The novel Belchamber, first published in 1904, is the portrait of a sissy and as such it was initially disliked by everyone, including Henry James and Edith Wharton, who should have known better.* Curiously, the author, Howard Sturgis, was a beloved, amiable sissy who made no effort to hide his embroidery frame and the basket of silk thread he kept beside him at all times. Just as “Sainty,” the hero of his novel, finds the only happiness of his boyhood in his “work,” so Sturgis plied his needles with modest contentment and unremitting application.

Sturgis, however, had arranged his life much more satisfactorily than did his miserable character. Sainty has to give up his sewing. As his boisterous, athletic younger brother Arthur blurts out, “You’re jolly bad at games, and you like to sit and suck up to an old governess, and do needlework with her, like a beastly girl.” Whereas Sainty has no friends of his own and must submit to the wishes of his iron-willed Scottish evangelist of a mother, in real life Howard Sturgis surrounded himself with a family of distinguished and scintillating friends who adored him.

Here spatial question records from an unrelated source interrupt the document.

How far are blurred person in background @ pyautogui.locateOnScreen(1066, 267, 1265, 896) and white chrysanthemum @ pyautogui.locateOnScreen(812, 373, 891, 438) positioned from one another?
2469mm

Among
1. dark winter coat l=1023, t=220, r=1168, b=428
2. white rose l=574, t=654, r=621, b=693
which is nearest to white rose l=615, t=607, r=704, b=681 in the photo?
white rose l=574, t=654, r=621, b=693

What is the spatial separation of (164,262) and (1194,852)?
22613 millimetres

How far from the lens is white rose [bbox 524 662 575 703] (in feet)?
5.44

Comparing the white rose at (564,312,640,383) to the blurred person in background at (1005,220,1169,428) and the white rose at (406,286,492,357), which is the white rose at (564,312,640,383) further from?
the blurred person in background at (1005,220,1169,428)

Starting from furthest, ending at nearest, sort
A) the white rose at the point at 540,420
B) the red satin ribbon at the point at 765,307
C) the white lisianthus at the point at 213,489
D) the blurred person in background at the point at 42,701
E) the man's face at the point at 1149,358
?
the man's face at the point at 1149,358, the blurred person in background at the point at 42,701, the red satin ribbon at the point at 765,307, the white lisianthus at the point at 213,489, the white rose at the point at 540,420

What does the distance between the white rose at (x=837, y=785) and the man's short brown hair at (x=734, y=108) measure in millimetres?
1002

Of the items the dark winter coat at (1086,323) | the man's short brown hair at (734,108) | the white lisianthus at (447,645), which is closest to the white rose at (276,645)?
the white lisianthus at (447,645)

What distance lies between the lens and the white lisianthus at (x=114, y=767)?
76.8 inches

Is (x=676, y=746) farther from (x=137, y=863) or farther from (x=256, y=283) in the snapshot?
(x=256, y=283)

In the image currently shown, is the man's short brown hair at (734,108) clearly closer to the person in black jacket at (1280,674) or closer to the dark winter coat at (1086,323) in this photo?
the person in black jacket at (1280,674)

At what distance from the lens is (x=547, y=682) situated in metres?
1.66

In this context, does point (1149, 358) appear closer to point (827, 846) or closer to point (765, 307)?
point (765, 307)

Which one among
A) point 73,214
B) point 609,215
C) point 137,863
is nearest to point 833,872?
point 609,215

Sturgis was an American from a rich Boston family. His father, Russell Sturgis, had made money in the Philippines, but when he returned to Boston to enjoy his success he found the cost of living had become dauntingly high. He decided to go back to Asia with his family, but in transit they all stopped in London for several weeks—and never left. A bank, Baring Brothers, offered to make him a partner. Russell Sturgis accepted and soon was successful enough to maintain three houses, including a big country place, Givons Grove at Walton-on-Thames. He was wonderfully hospitable and was soon known as the “entertaining partner” at Baring’s (just as a character in Ford Madox Ford’s No More Parades is called “Breakfast Duchemin” after his splendid morning spreads).

Through his parents little Howard met such American luminaries as Charles Francis Adams and Edward Boit (a Boston artist who’d settled in Paris and whose daughters were painted by John Singer Sargent in one of the most technically astonishing canvasses of all time). Howard also met writers such as Thackeray (to whose fiction his own “caste-ridden” Belchamber has been compared) and Henry James, who was introduced to the family in the 1870s.

Howard was extremely attached to his parents, especially his mother. As a child he made his mother’s boudoir into his playroom, and she refused to correct him for his effeminacy. She murmured that he was “sweeter as he was.” As Howard’s cousin, the philosopher George Santayana, remarked:

As if by miracle, for he was wonderfully imitative, he became save for the accident of sex, which was not yet a serious encumbrance, a perfect young lady of the Victorian type.

For instance, when he would step over a puddle he’d automatically lift the edge of his coat “as the ladies in those days picked up their trailing skirts.”

He attended Eton and Cambridge (like Sainty), but unlike his character he courageously affirmed his effeminacy before his jeering classmates. His brothers had hoped Eton would make a man of Howard, but the plan came to nothing. Santayana praised his “inimitable honest mixture of effeminacy and courage, sensibility and wit, mockery and devoted love.”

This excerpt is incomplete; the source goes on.